Text excerpt:

━━━━━━━━━━━━━━━━

I have coded the feature

./replication-manager-pro --config=etc/opensvc/cluster-api/cluster-demo/stephane.toml monitor --proxy-servers-state-change-script="./share/scripts/proxychangestate.sh" monitor

Please let me know how it works for you in conjonction to external proxy on next release

duguwo commented 4 months ago

I have coded the feature

./replication-manager-pro --config=etc/opensvc/cluster-api/cluster-demo/stephane.toml monitor --proxy-servers-state-change-script="./share/scripts/proxychangestate.sh" monitor

Please let me know how it works for you in conjonction to external proxy on next release

in /etc/replication-manager/cluster.d/wptest.toml ,I add the configure: extproxy = true extproxy-address = "172.20.2.250:30006"

"172.20.2.250" is the mysql's VIP .

now,I can't login in the web . The prompt says "Invalid username or password." By removing the two configurations mentioned above, I can log in and use it normally. The error log: time="2024-07-24 14:06:01" level=info msg="New proxy monitored: extproxy 172.20.2.250:30006" cluster=wptest time="2024-07-24 14:06:02" level=info msg="Replication-Manager started in daemon mode" version=v2.2.16 time="2024-07-24 14:06:02" level=info msg="No existing password encryption scheme" error="Key file does not exist" time="2024-07-24 14:06:02" level=info msg="Failover in automatic mode" cluster=wptest time="2024-07-24 14:06:02" level=info msg="No existing password encryption scheme in LoadAPIUsers" cluster=wptest time="2024-07-24 14:06:02" level=info msg="No SSL certificate provided using insecured from /usr/share/replication-manager/server.crt"

svaroqui commented 4 months ago

Please use version 2.3.42 for using that new feature we will not back port it unless you are under support

duguwo commented 4 months ago

I have coded the feature

./replication-manager-pro --config=etc/opensvc/cluster-api/cluster-demo/stephane.toml monitor --proxy-servers-state-change-script="./share/scripts/proxychangestate.sh" monitor

Please let me know how it works for you in conjonction to external proxy on next release

Thank you for your response. I have upgraded replication-manager-osc to version 2.3.42. Could you provide information on how to use the script corresponding to the --proxy-servers-state-change-script parameter? I couldn't find relevant information in the documentation.

duguwo commented 4 months ago

I have coded the feature ./replication-manager-pro --config=etc/opensvc/cluster-api/cluster-demo/stephane.toml monitor --proxy-servers-state-change-script="./share/scripts/proxychangestate.sh" monitor Please let me know how it works for you in conjonction to external proxy on next release

Thank you for your response. I have upgraded replication-manager-osc to version 2.3.42. Could you provide information on how to use the script corresponding to the --proxy-servers-state-change-script parameter? I couldn't find relevant information in the documentation.

━━━━━━━━━━━━━━━━

Record set:
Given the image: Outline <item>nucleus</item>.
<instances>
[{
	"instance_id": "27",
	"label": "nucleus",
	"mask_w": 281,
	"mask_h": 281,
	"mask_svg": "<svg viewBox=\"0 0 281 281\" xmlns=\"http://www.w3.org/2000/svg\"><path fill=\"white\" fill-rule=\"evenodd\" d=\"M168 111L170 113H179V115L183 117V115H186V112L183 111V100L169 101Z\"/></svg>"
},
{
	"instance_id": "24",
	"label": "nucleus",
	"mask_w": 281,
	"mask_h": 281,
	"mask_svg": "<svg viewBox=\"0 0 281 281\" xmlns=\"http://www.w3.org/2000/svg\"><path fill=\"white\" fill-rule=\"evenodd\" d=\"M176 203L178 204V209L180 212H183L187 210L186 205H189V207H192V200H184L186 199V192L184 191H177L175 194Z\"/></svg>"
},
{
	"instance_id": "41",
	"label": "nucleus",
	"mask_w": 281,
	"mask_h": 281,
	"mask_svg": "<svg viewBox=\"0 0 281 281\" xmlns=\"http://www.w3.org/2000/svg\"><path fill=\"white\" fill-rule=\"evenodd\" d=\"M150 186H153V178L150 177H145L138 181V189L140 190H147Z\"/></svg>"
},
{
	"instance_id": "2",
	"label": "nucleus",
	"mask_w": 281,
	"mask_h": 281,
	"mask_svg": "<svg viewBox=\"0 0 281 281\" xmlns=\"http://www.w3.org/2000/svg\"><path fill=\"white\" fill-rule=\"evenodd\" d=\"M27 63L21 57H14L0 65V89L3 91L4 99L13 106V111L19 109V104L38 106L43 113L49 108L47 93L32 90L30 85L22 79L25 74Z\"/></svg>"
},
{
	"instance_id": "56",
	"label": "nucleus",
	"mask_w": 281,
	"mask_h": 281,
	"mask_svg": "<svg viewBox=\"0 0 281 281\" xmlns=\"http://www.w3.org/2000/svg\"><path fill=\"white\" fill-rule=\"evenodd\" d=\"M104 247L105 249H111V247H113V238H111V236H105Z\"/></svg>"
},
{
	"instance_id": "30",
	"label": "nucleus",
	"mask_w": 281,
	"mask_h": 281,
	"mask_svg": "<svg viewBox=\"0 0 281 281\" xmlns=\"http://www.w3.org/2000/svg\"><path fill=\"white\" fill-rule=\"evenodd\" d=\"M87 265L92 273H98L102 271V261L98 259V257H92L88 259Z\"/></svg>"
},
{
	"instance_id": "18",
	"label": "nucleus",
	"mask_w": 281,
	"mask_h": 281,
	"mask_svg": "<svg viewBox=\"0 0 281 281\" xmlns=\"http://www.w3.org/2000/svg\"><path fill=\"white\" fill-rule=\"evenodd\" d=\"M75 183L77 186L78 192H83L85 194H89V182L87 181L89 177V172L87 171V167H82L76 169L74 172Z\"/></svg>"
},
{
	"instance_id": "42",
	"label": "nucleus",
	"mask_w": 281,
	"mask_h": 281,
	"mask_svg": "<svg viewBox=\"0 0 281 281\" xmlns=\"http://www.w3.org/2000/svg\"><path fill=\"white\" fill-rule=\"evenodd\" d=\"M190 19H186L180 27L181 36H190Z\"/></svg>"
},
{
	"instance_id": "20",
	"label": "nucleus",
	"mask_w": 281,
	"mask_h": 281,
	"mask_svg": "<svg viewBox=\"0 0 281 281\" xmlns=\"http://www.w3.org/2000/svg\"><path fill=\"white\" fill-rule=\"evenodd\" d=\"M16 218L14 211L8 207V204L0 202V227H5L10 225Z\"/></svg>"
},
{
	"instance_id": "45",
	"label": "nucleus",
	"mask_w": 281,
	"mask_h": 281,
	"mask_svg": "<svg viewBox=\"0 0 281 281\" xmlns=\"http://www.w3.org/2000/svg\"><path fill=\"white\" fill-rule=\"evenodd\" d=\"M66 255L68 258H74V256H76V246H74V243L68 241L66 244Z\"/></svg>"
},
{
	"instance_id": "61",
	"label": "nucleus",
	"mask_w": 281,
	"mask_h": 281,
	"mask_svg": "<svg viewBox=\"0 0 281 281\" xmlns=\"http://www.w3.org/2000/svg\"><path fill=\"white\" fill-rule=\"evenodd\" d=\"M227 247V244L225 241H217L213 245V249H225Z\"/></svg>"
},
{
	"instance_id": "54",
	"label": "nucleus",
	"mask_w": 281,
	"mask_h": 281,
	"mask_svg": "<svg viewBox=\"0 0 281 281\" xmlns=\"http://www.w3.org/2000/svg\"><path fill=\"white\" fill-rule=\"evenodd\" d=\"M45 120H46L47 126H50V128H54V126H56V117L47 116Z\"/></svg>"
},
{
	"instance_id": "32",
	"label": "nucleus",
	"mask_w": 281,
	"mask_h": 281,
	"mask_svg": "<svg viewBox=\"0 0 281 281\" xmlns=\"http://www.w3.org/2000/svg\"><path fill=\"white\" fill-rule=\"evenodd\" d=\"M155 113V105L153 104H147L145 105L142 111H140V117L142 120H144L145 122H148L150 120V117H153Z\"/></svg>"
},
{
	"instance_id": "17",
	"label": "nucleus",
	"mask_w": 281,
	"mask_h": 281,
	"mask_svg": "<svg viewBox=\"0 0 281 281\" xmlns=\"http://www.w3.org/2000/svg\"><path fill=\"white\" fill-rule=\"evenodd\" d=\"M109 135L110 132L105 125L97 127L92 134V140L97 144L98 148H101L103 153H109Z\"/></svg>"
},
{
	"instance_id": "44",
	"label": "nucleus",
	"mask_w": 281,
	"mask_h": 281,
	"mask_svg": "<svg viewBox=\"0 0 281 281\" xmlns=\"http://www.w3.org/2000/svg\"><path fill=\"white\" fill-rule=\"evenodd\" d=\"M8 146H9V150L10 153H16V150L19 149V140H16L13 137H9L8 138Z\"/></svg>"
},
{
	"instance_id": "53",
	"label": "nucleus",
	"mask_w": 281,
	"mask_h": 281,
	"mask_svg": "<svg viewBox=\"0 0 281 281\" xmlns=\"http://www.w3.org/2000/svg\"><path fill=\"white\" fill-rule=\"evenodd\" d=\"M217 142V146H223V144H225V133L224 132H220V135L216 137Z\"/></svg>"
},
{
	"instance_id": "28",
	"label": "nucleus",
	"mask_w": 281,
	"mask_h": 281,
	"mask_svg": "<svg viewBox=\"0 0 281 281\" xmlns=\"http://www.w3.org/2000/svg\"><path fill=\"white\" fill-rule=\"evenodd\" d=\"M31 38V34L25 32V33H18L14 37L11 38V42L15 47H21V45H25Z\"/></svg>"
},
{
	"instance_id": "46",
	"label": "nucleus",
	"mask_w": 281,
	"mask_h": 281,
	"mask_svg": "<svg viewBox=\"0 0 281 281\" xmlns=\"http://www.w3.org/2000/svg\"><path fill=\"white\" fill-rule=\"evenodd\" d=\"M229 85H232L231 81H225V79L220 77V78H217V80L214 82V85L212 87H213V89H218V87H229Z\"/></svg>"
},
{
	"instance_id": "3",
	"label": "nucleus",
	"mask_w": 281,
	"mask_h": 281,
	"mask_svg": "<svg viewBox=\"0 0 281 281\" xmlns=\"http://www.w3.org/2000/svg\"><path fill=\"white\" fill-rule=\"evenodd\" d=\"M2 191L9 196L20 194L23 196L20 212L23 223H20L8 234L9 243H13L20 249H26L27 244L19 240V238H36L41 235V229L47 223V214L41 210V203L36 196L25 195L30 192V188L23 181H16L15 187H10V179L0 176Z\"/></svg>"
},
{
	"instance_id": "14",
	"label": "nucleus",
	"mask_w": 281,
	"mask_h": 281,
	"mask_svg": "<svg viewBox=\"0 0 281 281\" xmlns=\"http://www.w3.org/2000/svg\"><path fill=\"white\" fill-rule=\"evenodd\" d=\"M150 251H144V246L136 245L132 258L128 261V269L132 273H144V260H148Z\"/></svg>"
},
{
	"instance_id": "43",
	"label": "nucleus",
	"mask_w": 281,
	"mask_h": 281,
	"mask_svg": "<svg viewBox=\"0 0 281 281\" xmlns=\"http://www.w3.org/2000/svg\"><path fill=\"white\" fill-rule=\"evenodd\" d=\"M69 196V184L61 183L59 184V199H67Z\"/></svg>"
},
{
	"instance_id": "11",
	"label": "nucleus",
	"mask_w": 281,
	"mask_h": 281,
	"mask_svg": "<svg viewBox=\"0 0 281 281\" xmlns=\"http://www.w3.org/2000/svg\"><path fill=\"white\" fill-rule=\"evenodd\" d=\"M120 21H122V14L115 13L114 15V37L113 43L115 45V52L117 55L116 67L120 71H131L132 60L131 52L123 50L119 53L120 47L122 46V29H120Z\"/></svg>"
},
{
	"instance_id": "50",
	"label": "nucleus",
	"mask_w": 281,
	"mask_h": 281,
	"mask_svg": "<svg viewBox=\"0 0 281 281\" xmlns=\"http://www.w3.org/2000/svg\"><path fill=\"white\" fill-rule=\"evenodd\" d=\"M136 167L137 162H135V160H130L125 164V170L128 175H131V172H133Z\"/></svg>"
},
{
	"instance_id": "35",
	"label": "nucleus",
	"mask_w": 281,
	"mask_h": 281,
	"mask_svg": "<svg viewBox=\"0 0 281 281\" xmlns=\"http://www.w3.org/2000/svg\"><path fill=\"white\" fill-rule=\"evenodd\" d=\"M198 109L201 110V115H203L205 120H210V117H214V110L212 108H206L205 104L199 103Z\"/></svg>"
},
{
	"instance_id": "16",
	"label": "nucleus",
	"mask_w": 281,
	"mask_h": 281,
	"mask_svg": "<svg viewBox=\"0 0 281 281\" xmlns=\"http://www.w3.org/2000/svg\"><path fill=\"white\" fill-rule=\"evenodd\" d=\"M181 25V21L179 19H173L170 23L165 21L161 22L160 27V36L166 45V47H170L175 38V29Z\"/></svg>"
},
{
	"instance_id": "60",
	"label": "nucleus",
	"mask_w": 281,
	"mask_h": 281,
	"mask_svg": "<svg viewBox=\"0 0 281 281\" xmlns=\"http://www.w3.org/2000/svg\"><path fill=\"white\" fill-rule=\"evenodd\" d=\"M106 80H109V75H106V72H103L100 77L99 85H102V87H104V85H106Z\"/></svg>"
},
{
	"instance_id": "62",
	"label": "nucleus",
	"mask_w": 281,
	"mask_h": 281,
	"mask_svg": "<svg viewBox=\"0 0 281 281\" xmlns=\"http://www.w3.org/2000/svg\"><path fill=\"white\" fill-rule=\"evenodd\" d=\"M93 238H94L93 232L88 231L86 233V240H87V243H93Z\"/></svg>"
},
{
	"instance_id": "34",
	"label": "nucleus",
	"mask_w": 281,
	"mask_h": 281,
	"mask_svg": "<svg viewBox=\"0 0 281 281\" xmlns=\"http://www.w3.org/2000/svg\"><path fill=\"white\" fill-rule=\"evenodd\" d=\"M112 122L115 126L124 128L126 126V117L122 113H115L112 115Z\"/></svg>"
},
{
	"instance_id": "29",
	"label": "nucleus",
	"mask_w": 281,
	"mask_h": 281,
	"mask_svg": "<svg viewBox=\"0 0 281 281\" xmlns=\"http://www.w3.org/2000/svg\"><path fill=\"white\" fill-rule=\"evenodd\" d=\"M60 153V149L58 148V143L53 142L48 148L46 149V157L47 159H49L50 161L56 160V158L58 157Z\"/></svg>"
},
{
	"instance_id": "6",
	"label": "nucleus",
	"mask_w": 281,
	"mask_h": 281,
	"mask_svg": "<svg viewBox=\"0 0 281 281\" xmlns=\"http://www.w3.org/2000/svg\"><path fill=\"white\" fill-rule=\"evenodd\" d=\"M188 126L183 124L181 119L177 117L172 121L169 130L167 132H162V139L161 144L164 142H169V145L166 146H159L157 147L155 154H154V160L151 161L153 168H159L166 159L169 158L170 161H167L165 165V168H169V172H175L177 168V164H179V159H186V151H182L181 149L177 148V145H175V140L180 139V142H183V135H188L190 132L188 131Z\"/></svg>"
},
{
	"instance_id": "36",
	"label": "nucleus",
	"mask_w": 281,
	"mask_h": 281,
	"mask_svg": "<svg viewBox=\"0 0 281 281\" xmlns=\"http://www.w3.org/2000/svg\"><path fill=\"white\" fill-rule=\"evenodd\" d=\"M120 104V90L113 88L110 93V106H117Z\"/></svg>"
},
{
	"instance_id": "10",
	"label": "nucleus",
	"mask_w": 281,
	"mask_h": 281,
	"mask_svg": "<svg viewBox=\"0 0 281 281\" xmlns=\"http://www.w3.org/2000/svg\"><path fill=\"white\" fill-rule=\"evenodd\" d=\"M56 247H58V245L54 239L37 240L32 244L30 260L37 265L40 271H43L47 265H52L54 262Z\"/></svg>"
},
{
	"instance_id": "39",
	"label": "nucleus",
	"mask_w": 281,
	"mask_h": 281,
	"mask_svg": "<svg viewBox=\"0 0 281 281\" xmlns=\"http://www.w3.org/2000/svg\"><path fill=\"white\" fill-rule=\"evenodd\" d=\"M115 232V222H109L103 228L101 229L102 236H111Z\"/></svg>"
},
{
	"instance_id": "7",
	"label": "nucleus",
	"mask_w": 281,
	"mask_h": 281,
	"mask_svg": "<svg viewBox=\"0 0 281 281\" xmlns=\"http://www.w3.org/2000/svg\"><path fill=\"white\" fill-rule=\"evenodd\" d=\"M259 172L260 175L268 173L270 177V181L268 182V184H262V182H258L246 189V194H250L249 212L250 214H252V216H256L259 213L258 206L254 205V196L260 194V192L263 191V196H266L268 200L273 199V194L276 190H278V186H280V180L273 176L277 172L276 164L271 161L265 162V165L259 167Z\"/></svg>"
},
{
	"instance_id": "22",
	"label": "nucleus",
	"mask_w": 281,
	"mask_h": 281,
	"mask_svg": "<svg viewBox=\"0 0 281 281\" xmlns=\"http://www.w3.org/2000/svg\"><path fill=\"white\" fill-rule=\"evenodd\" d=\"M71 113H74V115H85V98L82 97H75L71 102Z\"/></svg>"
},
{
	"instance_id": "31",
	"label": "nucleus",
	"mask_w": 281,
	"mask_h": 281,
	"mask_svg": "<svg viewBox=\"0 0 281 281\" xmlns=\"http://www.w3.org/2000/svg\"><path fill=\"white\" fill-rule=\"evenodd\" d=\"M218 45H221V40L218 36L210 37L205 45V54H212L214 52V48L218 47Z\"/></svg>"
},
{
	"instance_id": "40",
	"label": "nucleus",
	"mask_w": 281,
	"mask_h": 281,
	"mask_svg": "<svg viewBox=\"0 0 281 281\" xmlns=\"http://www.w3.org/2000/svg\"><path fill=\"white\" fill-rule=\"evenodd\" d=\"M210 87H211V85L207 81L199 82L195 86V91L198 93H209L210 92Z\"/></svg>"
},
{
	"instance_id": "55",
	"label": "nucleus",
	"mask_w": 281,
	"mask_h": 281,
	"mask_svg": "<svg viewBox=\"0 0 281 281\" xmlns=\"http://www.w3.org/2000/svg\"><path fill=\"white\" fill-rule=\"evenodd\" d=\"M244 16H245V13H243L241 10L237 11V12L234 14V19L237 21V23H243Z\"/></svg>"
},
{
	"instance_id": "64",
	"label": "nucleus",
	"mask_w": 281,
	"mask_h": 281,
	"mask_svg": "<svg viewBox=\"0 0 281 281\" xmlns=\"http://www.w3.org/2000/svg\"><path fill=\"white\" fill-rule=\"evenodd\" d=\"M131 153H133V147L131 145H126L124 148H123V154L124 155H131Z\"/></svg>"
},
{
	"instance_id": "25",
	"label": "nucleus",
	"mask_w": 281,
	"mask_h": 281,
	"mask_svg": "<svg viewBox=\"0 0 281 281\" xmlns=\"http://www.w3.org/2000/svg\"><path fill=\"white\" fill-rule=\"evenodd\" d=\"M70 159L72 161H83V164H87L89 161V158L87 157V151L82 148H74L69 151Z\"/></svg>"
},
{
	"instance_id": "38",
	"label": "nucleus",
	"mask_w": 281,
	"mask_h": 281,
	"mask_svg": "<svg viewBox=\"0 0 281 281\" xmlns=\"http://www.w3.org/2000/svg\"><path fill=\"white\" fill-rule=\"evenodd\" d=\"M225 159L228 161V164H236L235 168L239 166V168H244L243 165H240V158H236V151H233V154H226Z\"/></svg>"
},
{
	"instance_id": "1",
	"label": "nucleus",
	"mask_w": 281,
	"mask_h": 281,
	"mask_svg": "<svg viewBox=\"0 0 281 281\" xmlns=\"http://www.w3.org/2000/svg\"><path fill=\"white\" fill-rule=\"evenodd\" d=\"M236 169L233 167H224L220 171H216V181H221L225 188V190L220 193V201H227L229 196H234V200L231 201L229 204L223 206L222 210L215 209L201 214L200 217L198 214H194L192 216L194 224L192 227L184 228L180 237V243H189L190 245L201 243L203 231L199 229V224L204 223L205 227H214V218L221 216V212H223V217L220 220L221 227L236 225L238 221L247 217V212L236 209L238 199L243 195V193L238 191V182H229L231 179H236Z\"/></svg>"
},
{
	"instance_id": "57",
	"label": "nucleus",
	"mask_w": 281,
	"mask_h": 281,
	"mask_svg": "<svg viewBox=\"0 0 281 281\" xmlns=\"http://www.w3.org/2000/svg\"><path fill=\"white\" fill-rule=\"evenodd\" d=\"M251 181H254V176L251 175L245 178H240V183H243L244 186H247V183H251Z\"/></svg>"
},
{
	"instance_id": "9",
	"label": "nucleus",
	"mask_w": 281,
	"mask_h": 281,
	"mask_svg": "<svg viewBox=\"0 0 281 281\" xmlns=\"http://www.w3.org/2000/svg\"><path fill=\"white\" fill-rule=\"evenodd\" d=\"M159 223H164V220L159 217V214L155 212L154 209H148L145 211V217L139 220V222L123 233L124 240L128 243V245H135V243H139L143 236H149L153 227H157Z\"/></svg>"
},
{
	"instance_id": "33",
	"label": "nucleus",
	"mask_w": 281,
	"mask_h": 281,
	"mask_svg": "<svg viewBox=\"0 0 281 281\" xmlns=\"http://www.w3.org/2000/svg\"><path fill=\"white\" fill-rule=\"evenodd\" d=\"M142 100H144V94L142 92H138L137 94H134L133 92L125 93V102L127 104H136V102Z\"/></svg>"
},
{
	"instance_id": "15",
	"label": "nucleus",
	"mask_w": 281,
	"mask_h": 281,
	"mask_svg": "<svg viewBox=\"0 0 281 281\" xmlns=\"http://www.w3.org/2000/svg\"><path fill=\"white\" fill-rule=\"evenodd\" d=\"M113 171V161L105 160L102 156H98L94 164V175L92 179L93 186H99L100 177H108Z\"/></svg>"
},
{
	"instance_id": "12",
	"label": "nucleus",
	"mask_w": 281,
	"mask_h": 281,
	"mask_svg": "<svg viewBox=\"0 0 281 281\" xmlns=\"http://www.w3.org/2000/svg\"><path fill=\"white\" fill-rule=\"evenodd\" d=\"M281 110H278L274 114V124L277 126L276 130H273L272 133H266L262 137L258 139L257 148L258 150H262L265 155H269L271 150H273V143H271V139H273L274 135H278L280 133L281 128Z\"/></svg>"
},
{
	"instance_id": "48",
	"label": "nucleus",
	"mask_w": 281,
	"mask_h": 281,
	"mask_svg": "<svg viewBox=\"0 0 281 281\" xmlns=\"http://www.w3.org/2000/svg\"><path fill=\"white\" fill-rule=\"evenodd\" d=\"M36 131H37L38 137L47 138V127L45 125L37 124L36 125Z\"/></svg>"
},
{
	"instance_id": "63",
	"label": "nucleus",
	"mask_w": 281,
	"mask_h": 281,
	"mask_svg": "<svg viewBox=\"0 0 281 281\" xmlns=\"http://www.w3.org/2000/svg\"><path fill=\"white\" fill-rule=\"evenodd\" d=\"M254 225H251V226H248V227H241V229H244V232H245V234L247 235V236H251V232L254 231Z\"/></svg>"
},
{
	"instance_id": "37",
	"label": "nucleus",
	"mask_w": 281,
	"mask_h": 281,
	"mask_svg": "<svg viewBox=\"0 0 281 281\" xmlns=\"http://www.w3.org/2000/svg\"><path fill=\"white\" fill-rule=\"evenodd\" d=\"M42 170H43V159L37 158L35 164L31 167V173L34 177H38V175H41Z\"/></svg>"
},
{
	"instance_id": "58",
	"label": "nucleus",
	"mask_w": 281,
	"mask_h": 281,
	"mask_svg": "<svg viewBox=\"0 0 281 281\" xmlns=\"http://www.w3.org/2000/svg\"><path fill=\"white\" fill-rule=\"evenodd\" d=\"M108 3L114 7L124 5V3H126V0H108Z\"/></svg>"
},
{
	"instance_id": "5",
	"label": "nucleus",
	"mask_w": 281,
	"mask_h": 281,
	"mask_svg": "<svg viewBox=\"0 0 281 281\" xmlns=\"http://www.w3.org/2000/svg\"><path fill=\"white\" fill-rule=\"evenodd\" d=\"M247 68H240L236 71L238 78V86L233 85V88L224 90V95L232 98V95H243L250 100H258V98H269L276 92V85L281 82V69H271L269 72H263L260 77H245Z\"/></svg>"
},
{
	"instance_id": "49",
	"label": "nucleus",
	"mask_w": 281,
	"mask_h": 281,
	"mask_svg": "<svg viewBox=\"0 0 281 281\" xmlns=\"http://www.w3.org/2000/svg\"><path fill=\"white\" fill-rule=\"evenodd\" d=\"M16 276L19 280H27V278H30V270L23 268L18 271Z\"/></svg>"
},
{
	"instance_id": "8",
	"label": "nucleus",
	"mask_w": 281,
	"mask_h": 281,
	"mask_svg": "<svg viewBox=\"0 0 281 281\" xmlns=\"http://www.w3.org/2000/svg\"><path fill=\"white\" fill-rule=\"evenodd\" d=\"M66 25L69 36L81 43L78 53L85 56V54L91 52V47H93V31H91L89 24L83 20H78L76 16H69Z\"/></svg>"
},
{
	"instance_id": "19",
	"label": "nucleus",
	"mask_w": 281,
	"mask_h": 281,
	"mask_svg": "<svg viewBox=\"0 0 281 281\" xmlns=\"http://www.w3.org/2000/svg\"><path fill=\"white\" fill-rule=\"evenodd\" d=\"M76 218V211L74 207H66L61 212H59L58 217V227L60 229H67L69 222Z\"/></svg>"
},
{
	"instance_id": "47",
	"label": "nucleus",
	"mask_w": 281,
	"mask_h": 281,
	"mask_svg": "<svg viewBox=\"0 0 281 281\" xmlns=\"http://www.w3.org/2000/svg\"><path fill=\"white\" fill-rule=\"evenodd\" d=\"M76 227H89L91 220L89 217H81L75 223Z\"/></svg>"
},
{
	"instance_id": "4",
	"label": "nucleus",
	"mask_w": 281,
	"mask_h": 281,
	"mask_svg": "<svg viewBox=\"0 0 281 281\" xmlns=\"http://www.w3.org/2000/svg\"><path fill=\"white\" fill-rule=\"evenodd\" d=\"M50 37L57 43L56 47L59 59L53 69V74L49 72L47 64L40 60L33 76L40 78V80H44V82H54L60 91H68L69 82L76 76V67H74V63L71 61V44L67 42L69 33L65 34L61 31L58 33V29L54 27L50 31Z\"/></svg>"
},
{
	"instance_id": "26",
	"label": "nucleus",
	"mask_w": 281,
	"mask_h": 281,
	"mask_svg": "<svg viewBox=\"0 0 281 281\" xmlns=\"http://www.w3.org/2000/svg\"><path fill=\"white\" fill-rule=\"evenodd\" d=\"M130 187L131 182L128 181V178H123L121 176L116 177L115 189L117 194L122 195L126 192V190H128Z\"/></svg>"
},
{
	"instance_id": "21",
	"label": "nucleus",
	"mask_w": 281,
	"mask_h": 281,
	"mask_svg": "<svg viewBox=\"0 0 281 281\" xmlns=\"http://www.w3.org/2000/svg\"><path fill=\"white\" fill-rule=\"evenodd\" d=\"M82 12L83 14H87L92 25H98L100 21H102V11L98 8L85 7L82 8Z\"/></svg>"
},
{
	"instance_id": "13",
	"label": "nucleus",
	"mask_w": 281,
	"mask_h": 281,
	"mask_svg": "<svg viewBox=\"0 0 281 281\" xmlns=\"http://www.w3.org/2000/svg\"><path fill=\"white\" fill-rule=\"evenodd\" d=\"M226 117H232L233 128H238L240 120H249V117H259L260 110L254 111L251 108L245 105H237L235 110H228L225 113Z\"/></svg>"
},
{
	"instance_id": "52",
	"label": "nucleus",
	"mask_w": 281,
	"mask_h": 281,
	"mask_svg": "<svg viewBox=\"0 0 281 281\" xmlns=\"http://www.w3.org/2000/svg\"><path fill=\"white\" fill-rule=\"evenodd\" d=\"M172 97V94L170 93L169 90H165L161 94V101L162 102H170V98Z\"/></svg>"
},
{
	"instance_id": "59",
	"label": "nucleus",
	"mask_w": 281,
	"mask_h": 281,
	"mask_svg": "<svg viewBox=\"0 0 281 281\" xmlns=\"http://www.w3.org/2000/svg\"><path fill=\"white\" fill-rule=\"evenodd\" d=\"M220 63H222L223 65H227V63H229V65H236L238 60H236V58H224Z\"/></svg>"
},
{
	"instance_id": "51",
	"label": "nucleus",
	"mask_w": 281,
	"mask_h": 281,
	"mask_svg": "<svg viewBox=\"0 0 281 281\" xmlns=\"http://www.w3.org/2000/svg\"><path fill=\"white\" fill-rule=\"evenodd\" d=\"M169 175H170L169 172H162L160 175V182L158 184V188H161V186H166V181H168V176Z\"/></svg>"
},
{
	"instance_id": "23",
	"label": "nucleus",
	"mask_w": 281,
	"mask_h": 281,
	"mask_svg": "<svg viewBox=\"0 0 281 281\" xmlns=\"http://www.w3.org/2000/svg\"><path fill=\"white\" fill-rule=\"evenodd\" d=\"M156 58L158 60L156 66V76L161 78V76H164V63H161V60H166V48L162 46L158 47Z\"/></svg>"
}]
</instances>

━━━━━━━━━━━━━━━━

Exercise task: Print, word for word, the passage of the replication-manager thread that begins with "in /etc/replication-manager/cluster.d/wptest.toml ,I" and ends with "mysql's VIP .".

Exercise answer:
in /etc/replication-manager/cluster.d/wptest.toml ,I add the configure: extproxy = true extproxy-address = "172.20.2.250:30006"

"172.20.2.250" is the mysql's VIP .